Roxelane mariée, ou la Suite des Trois sultanes

Roxelane mariée, ou la Suite des Trois sultanes, comédie en trois actes et en vers, de Pigault-Lebrun, 2 juillet 1810.

Théâtre de l'Impératrice.

L’auteur de la pièce n'a pas été nommé, mais l'anonymat de l’auteur est tout relatif, et Paul Porel et Georges Monval dans leur L'Odéon : histoire administrative, anecdotique et littéraire, p. 246 nomment Pigault-Lebrun.

Titre :

Roxelane mariée, ou la Suite des trois Sultanes

Genre

comédie

Nombre d'actes :

3

Vers ou prose ?

en vers

Musique :

non

Date de création :

2 juillet 1810

Théâtre :

Théâtre de l’Impératrice

Auteur(s) des paroles :

Pigault-Lebrun

Almanach des Muses 1811.

Piece que le public n'a pas voulu entendre.

La nouvelle pièce prétend continuer la comédie en trois actes de Charles-Simon Favart, musique de Paul-César Gilbert, les Trois Sultanes, ou Soliman II, créée en 1761 et qui mettait en comédie un conte de Marmontel. Les critiques, devant l'échec de la suite qu'on a voulu lui donner, s'interrogent sur la possibilité d'une telle appropriation : pourquoi ce qui charmait dans la Roxelane fiancée a déplu dans la Roxelane mariée...

■ **Données sources**:
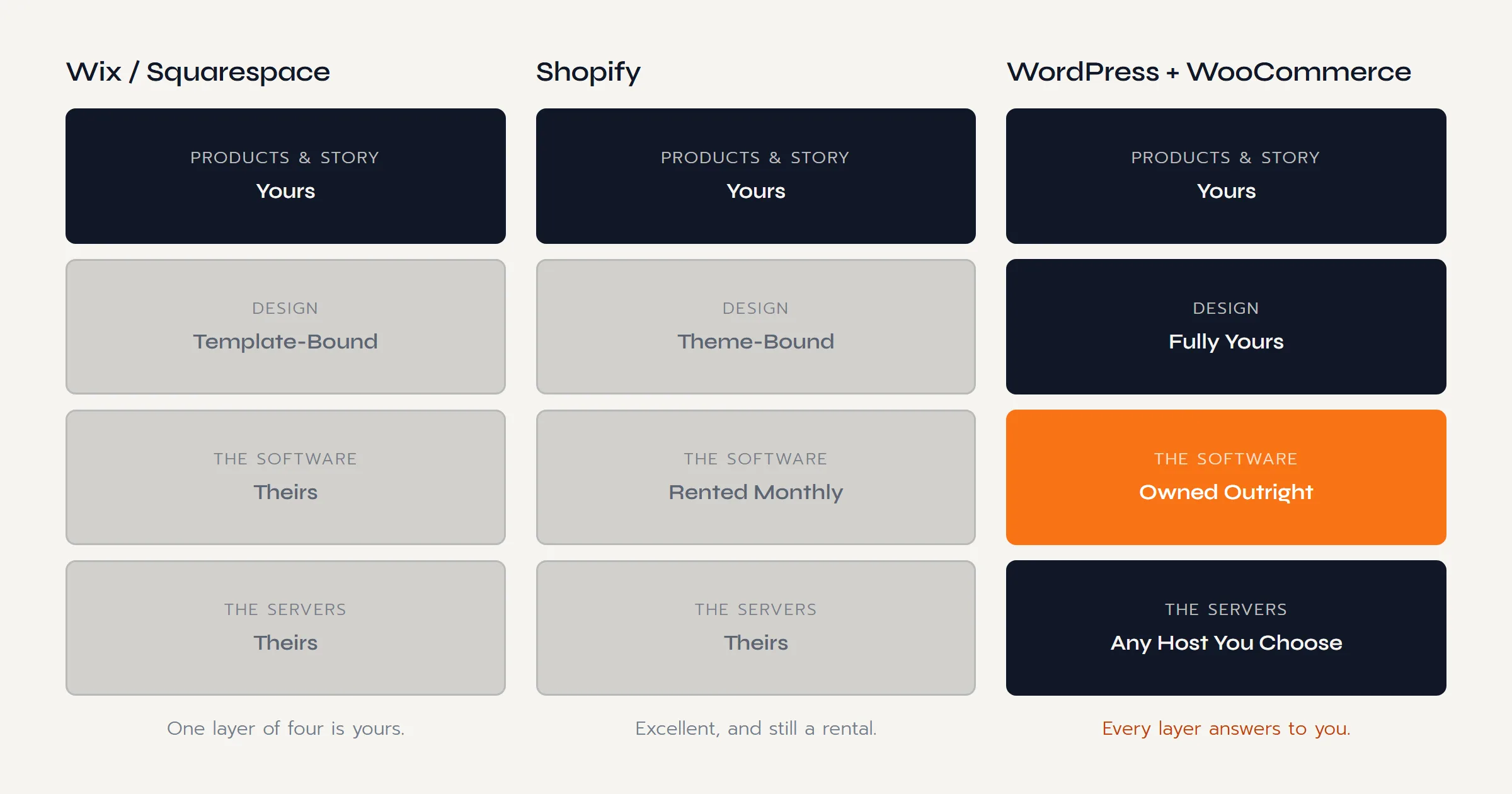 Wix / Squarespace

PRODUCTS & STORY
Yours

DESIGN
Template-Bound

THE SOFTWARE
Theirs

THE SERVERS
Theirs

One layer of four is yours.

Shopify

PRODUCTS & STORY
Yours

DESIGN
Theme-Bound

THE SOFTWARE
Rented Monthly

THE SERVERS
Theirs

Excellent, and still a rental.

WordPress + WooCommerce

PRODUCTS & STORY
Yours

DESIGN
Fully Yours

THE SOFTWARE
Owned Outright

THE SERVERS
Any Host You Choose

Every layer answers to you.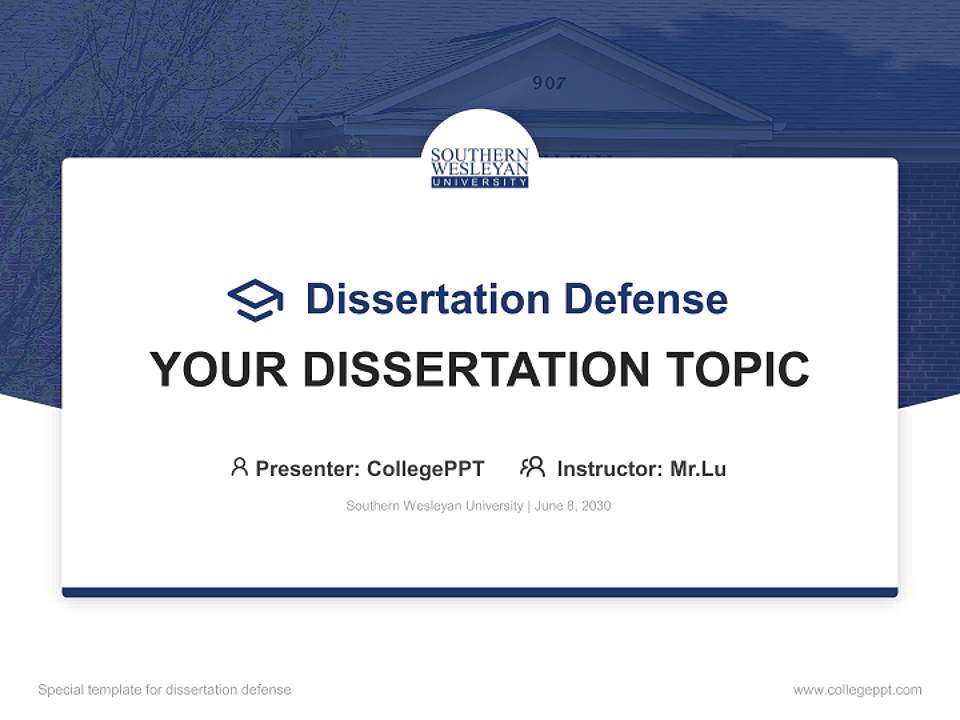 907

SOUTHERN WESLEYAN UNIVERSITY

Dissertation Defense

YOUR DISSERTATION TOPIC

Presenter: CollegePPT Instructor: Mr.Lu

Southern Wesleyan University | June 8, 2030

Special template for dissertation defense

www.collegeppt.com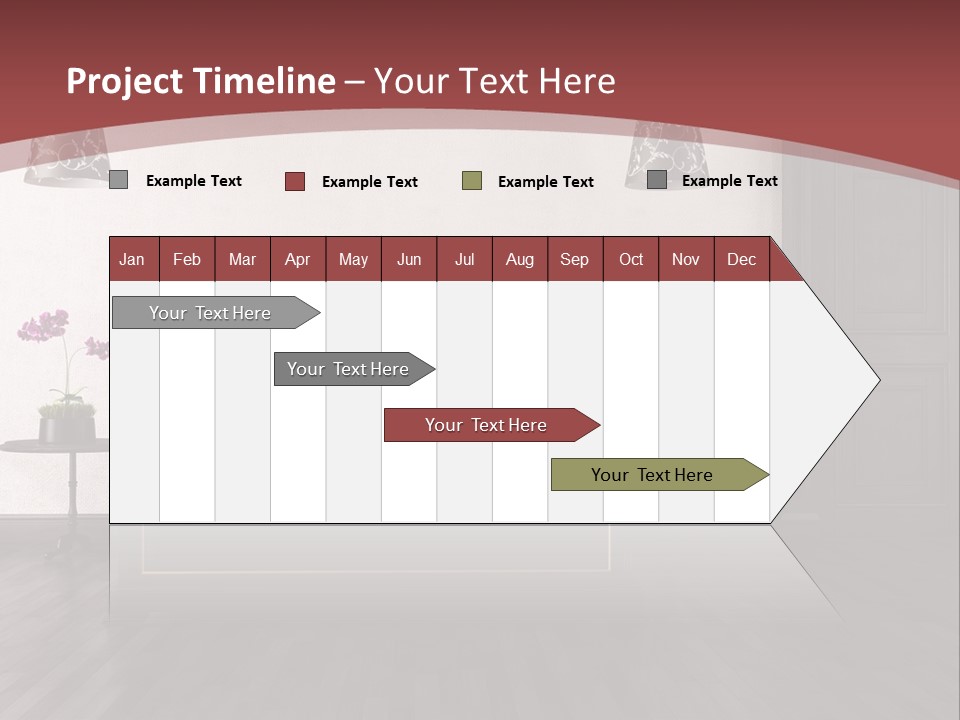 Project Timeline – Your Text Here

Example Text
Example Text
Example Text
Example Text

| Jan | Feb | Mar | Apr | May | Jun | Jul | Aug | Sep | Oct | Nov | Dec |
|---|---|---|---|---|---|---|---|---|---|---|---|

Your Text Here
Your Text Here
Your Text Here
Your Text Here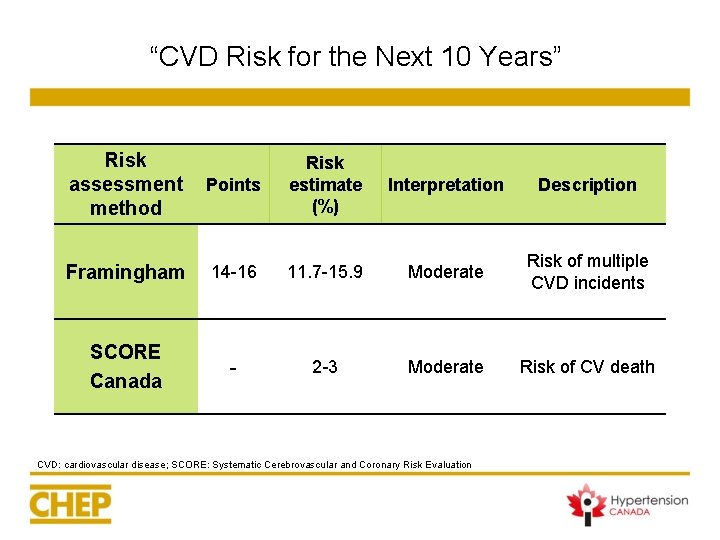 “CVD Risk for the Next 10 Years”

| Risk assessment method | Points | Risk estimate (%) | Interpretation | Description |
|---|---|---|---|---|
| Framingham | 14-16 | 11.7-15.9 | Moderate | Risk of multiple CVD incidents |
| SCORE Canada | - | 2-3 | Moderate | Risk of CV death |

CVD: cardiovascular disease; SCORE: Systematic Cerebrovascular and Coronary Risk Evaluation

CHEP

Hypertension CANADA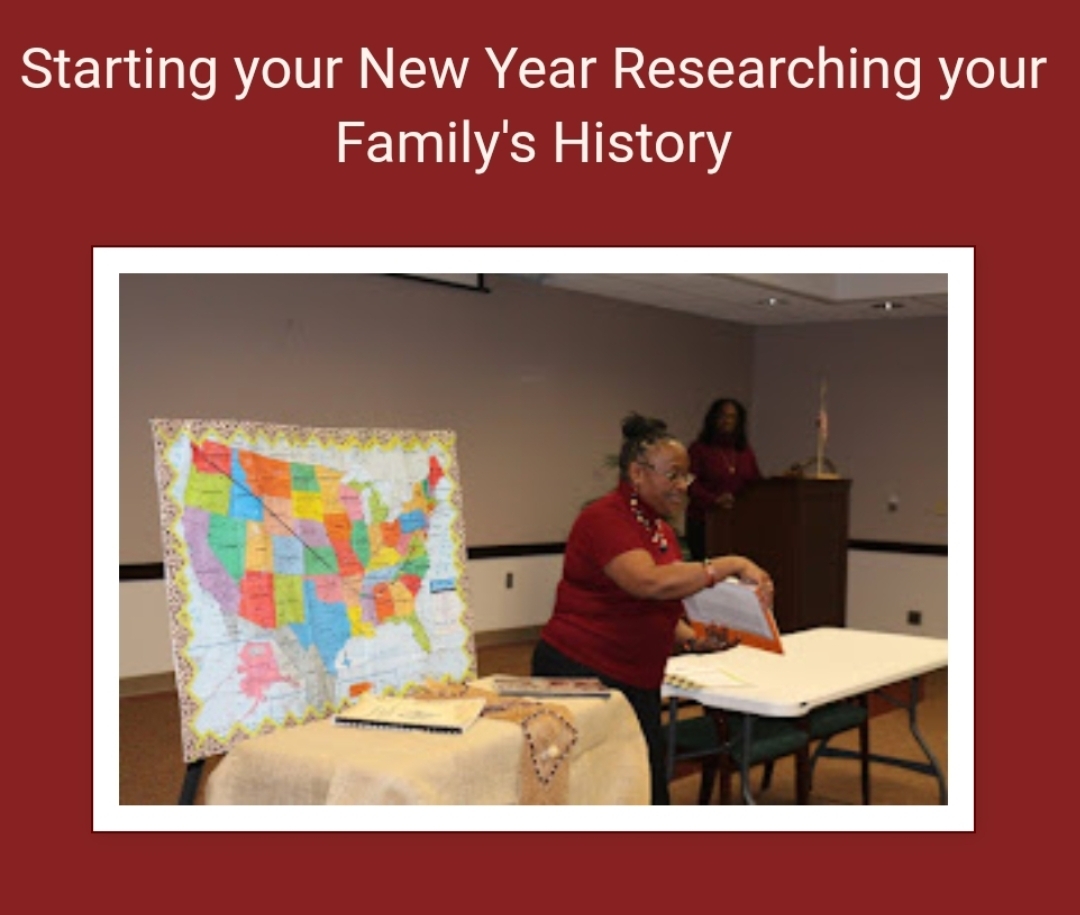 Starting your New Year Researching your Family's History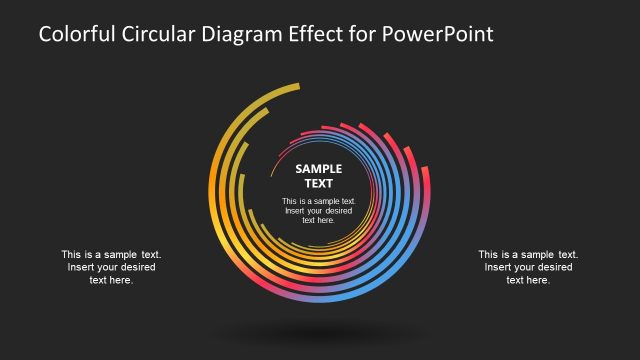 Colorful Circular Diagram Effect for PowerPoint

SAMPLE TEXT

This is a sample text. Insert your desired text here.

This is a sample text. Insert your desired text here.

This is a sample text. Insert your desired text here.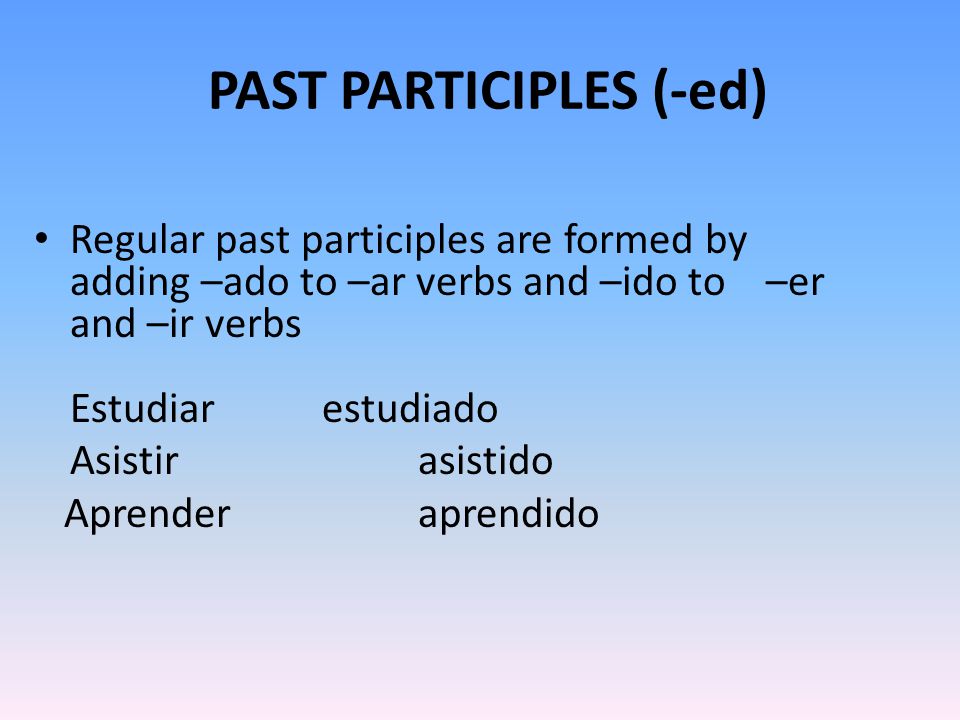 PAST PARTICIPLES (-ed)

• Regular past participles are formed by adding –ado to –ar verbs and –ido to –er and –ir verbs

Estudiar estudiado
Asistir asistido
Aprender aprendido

■ **Consignes de travail**:
1. Extrayez de l'extrait sur Roxelane mariée tout ce qui va de « Piece que le » jusqu'à « la Roxelane mariée... ».
2. Répondez aux questions suivantes d'après l'extrait sur Roxelane mariée.
(a) À quelle date la pièce a-t-elle été créée ?
(b) Dans quel théâtre a-t-elle été créée ?
(c) Qui a composé la musique des Trois Sultanes ?
3. Poursuivez l'extrait sur Roxelane mariée à partir de l'endroit où il s'arrête.

■ **Résultats par tâche**:
1.
Piece que le public n'a pas voulu entendre.

La nouvelle pièce prétend continuer la comédie en trois actes de Charles-Simon Favart, musique de Paul-César Gilbert, les Trois Sultanes, ou Soliman II, créée en 1761 et qui mettait en comédie un conte de Marmontel. Les critiques, devant l'échec de la suite qu'on a voulu lui donner, s'interrogent sur la possibilité d'une telle appropriation : pourquoi ce qui charmait dans la Roxelane fiancée a déplu dans la Roxelane mariée...

2.
(a) Le 2 juillet 1810.
(b) Au Théâtre de l'Impératrice.
(c) Paul-César Gilbert.

3.
Mercure de France, journal littéraire et politique, tome quarante-troisième, n° CCCCLXX (samedi 21 juillet 1810), p. 180 :

[La pièce est tombée, et on attend une version remaniée pour en faire la critique, d’autant que l’auteur, non nommé, est connu par des succès « très-mérités ».]

Nous n'avons point parlé de Roxelane mariée ou la suite des trois Sultanes, comédie en trois actes et en prose, jouée et tombée à ce théâtre le 2 de ce mois. La raison de notre silence est que l'auteur, connu par des succès très-mérités, a retiré sa pièce pour la refondre. Il sera tems de la juger lorsqu'il l'aura remise au théâtre avec ses corrections; et rien n'était moins pressé que d'annoncer simplement sa chute.

Magasin encyclopédique, ou Journal des sciences, des lettres et des arts, année 1812, tome IV, p. 170-171 :

[Inutile d’accabler l’« auteur aimable » d’une pièce tombée, et qui s’est « complètement trompé ». Pas de critique, juste la recherche d’une explication pour cette Roxelane si amusante dans la pièce de Favart qui utilisait fidèlement un conte de Marmontel, et si ennuyeuse ici. C’est que le personnage a changé, qu’elle s’est mariée et est devenue raisonnable. Et puis, elle ne bénéficie plus du charme de madame Favart dont « le petit nez retroussé » faisait merveille. Cette nouvelle Roxelane n’amuse pas plus qu’elle n’intéresse, et « le public a fait comme son mari, il lui a été infidèle ».]

ODÉON. THÉATRE DE L'IMPÉRATRICE.

Roxelane mariée, ou la suite des trois Sultanes, comédie en trois actes et en prose, jouée le 2 juillet.

N'affligeons pas, par la critique, un auteur aimable qui nous a fait rire tant de fois, et qui celle-ci s'est complètement trompé.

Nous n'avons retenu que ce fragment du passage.